Give some time to charity

As well as connecting with the older people in your own family and community, you can make an effort to connect with elderly people across the UK. Charities across the UK have created schemes where people can link up with elderly residents in their communities, and provide some friendly interaction.

The charity Independent Age have a scheme that matches volunteers with elderly people who they can drop in on for a chat, which can build social connections and brighten their day. You can read about their scheme here. Age UK also have lots of volunteering opportunities on this page of their website. You can offer to run a fitness group, befriend an older person, or drive someone to an activity that would be otherwise tricky for them to attend. Christmas Day phone calls, and outdoor trips such as markets, can allow you to volunteer more safely throughout the pandemic. Check what adaptations charities have made throughout this time, and see what support you can offer.
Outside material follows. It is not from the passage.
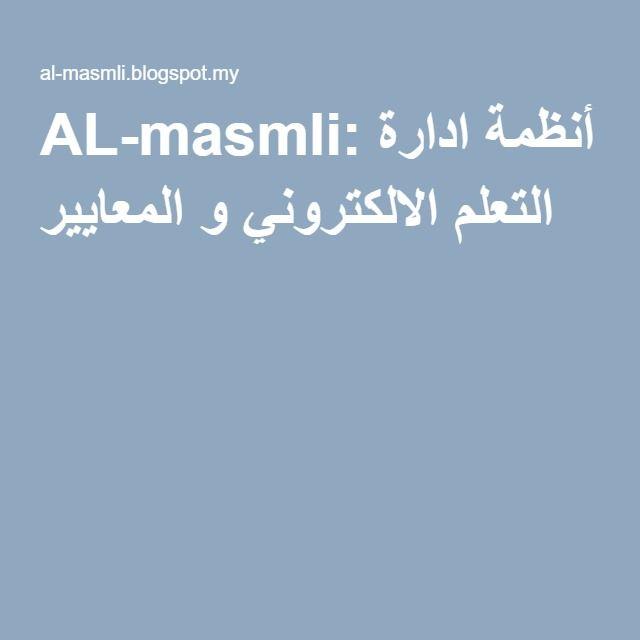 Al Masmli أنظمة ادارة التعلم الالكتروني و المعايير Teacher Development Elementary Schools Elementary
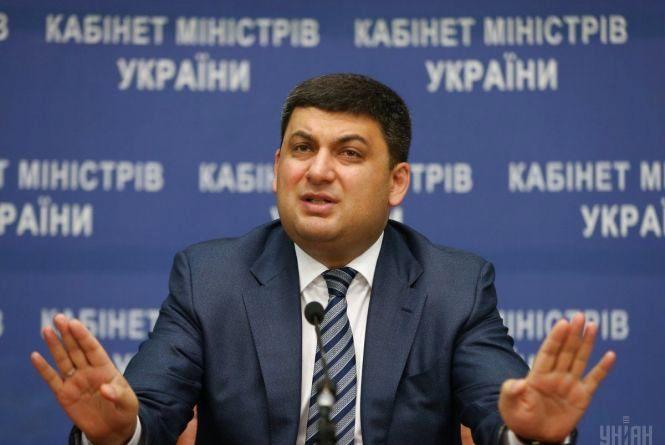 Сьогодні на Вінниччину приїде прем'єр-міністр Володимир Гройсман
Alison Hughes from Coast Road Furniture said:

“This time of year can be challenging for many elderly people, as some have family that lives too far away to visit, or have mobility issues that make it challenging to visit others. The coronavirus pandemic has also made socialising more difficult, as lots of older people have had to remain in their homes a lot.

“As well as volunteering and looking out for the elderly people in your local area, you can make accommodations for them when they visit you by ensuring that you have comfortable, accessible furniture available.

“If you know that a neighbour or loved one has mobility issues, or back problems, having chairs with backs and comfortable seating can go a long way. There are also plenty of adjustable chairs which can allow people more control over their seating position, giving them more independence. You could also consider setting the table for your Christmas dinner in an area where they won’t have to climb stairs, or navigate icy driveways.

“All these small considerations can make a big difference, and allow you to connect with the elderly people in your life more safely and easily.”